O co chodzi, no oczywiście jak sama nazwa mówi "skrót", szybciej być w danym miejscu ale nie koniecznie bezpieczniej i pewne, że się będzie. Z zatoki Balos chcieliśmy się dostać przez góry do Falassarny. Początek drogi nie zapowiadał szybkiego końca. Wyjechać się dało ale gorzej było już ze zjazdem. Droga szutrowa, wyboje, kamienie, dziury aż w końcu jednak stwierdziliśmy, że nie ma co się pchać, mimo, że plażę już widzieliśmy z góry. Trzeba było zawrócić, a w zasadzie wycofać, bo o zawróceniu nie było nawet mowy. Ciężko było ale Marek jest świetnym kierowcą. Dał radę. Wróciliśmy na drogę asfaltową i jak przystało pojechaliśmy jak trzeba.

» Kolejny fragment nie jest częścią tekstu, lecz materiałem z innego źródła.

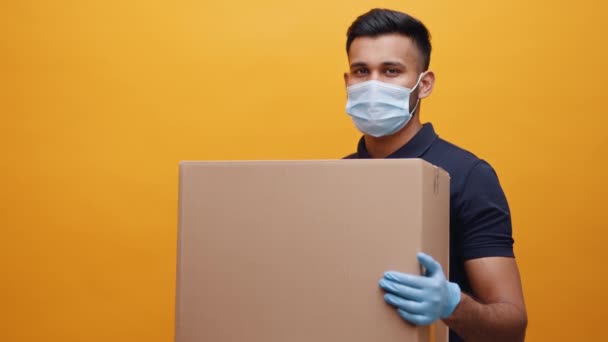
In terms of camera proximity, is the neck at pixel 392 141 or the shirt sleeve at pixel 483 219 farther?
the neck at pixel 392 141

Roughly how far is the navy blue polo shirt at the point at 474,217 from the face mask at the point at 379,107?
6.2 inches

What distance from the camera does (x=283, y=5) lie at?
2066mm

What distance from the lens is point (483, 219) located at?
1.36 metres

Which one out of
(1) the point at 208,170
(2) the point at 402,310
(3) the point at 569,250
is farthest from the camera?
(3) the point at 569,250

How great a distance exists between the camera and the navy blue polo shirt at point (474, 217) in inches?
52.9

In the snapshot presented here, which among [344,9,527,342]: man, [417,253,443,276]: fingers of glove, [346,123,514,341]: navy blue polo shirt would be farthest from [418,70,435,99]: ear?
[417,253,443,276]: fingers of glove

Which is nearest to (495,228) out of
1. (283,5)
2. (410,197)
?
(410,197)

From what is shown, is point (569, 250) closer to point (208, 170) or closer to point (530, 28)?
point (530, 28)

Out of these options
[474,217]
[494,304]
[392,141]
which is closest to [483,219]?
[474,217]

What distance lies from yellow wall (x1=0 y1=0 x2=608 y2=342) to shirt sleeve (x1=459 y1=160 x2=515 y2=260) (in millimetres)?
605

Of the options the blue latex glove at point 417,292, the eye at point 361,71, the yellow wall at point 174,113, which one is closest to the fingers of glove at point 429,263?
the blue latex glove at point 417,292

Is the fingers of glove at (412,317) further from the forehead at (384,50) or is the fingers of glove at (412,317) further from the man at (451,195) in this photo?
the forehead at (384,50)

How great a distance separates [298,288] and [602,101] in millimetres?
1266

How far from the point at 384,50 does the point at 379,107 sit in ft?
0.43
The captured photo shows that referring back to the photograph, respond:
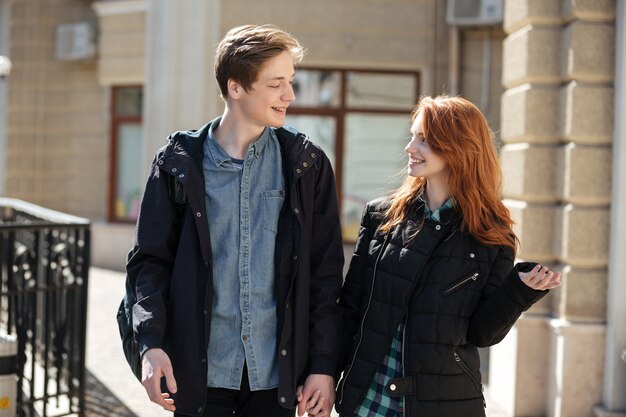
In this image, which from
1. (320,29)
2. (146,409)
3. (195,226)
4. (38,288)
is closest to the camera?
(195,226)

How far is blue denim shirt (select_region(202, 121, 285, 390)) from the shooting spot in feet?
10.5

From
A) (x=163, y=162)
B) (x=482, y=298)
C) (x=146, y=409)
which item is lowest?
(x=146, y=409)

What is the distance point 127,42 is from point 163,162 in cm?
1377

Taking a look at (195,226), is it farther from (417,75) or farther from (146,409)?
(417,75)

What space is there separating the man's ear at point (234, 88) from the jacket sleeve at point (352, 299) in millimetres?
702

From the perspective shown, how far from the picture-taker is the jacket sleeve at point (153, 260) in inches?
125

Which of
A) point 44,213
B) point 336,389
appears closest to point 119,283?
point 44,213

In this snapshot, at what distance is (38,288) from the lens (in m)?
6.21

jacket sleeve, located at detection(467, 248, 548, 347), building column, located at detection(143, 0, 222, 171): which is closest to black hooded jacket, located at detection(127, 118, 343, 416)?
jacket sleeve, located at detection(467, 248, 548, 347)

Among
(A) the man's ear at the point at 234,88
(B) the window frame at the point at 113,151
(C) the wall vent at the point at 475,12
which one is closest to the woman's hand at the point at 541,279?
(A) the man's ear at the point at 234,88

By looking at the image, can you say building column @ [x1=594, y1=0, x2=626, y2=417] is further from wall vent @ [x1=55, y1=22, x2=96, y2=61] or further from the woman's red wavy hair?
wall vent @ [x1=55, y1=22, x2=96, y2=61]

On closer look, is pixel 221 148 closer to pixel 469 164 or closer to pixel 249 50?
pixel 249 50

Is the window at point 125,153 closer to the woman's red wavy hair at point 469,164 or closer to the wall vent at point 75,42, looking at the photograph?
the wall vent at point 75,42

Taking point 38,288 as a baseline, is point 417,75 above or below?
above
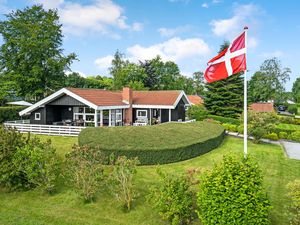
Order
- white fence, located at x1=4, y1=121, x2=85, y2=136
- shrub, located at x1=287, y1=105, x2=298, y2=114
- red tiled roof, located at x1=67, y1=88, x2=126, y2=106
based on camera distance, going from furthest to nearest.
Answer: shrub, located at x1=287, y1=105, x2=298, y2=114
red tiled roof, located at x1=67, y1=88, x2=126, y2=106
white fence, located at x1=4, y1=121, x2=85, y2=136

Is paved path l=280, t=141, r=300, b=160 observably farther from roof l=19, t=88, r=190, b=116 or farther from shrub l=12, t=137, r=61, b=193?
shrub l=12, t=137, r=61, b=193

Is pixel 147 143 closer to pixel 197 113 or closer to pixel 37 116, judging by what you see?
pixel 37 116

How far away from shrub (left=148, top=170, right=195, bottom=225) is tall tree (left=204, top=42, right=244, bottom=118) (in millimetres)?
31113

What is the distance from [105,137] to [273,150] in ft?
44.3

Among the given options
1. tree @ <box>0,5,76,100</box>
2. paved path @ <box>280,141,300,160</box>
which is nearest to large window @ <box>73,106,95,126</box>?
tree @ <box>0,5,76,100</box>

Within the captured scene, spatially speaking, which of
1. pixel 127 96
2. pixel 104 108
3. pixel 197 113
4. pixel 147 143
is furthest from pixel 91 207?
pixel 197 113

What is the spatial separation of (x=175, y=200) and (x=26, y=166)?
6365mm

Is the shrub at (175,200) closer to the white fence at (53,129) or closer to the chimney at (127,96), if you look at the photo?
the white fence at (53,129)

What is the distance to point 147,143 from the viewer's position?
1512 cm

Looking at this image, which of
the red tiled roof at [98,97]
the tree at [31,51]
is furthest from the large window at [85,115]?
the tree at [31,51]

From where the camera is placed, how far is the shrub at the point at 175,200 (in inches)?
322

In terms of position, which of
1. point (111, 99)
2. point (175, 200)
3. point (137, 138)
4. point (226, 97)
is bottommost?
point (175, 200)

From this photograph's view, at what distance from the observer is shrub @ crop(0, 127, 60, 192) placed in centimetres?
1071

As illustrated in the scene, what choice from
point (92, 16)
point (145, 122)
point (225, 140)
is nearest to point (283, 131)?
point (225, 140)
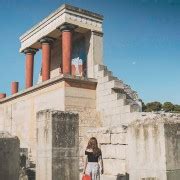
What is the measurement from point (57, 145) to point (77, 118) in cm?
84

Plaża Pachia Amos bo tak się nazywa, leży w północno -zachodniej części Krety. Jest długa i przede wszystkim szeroka. W roku 2002 zdobyła tytuł najlepszej plaży w Grecji. Samochód zaparkowaliśmy na parkingu tuż przy samej plaży. Parking jest dość spory i bez problemu każdy znajdzie tu miejsce dla siebie.
Falasarna rozciąga się wzdłuż otwartego morza, dlatego woda jest tu nieco chłodniejsza i tym razem nie zachęcała nas do kąpieli. Tym bardziej, że wiał dość silny wiatr, który powodował bardzo wysokie fale. Turystów było jak na lekarstwo i znowu plaża praktycznie była cała nasza.
Nie mniej jednak warto tu zostać, aż do godzin wieczornych, by móc rozkoszować się pięknym zachodem słońca. My jednak ze względu na to, że nasze żołądki już się domagały jedzenia pojechaliśmy do naszej Tawerny poleconej przez przyjaciela.